Benchmarking Machine Learning Uncertainty Quantification Methodologies for Predicting Turbine Gas Temperature Degradation
Pith reviewed 2026-06-29 08:31 UTC · model grok-4.3
The pith
Experiments on turbine gas temperature data show five uncertainty methods exhibit distinct trade-offs in coverage, width, and stability.
A machine-rendered reading of the paper's core claim, the machinery that carries it, and where it could break.
Core claim
When the five methods—Delta, Bayesian Monte Carlo Dropout, Bootstrap, Lower-Upper Bound Estimation, and Mean-Variance Estimation—are evaluated on the turbine gas temperature dataset using coverage probability, normalized mean prediction interval width, and coverage width-based criterion within a unified framework of cross-validation and repeated splits, each method displays a unique pattern of strengths and weaknesses across those measures.
What carries the argument
A unified experimental framework consisting of cross-validation for hyperparameter selection, repeated train-test splits for robustness, and three evaluation metrics applied to the five interval construction approaches.
If this is right
- The choice of method affects both the safety margin and the tightness of predictions in engine health management.

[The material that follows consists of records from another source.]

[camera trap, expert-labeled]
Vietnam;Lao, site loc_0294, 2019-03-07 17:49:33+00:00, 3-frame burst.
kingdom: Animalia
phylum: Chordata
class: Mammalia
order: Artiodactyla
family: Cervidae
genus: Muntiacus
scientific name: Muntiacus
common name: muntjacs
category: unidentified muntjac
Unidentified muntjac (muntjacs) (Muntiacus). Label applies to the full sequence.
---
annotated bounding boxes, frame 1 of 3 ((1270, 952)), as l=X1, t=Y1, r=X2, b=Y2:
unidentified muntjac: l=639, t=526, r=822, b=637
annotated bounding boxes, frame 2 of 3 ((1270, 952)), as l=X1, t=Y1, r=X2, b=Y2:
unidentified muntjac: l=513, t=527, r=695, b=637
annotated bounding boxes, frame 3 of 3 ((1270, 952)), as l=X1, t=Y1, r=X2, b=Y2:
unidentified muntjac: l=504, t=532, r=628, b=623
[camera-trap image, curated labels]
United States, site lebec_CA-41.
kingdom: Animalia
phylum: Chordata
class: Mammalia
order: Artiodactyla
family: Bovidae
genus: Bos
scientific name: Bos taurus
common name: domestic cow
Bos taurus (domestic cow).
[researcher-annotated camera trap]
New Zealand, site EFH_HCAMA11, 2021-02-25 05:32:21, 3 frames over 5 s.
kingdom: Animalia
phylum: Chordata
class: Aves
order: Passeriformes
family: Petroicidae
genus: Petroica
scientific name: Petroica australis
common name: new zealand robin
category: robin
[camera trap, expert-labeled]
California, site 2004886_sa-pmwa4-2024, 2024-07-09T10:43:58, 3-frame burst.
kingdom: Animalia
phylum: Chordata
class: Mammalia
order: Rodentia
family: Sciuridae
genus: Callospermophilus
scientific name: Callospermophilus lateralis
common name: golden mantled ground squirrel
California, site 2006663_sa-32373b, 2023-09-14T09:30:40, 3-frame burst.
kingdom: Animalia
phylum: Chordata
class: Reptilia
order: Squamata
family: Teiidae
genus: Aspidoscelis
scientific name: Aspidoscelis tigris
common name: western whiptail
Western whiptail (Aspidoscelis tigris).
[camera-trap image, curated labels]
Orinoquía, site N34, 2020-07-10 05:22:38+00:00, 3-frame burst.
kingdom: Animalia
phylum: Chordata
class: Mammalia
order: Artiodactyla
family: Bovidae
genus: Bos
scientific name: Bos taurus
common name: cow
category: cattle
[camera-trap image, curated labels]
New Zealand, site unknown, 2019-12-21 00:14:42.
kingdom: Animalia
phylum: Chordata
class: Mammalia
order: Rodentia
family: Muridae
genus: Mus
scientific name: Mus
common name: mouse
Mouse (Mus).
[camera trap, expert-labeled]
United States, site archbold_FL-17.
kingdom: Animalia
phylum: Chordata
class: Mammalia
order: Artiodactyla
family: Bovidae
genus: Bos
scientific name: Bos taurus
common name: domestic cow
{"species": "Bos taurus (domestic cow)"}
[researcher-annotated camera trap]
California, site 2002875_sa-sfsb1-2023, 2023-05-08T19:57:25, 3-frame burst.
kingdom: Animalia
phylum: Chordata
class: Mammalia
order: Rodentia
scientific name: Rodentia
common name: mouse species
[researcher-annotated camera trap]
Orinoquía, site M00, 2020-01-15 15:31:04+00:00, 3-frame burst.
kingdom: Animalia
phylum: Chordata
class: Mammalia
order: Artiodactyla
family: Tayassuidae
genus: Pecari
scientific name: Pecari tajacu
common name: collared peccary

- Stability across data splits varies, influencing how dependable the uncertainty estimates are in repeated use.
- A practical selection guide emerges for balancing interpretability and precision in real-world prognostics applications.
- Different priorities, such as high coverage for critical safety versus narrow intervals for operational efficiency, lead to different preferred methods.
Where Pith is reading between the lines
- The observed trade-offs could be tested on datasets from other engine components to see if the same patterns hold.
- Incorporating time-series aspects of degradation might alter which method performs best.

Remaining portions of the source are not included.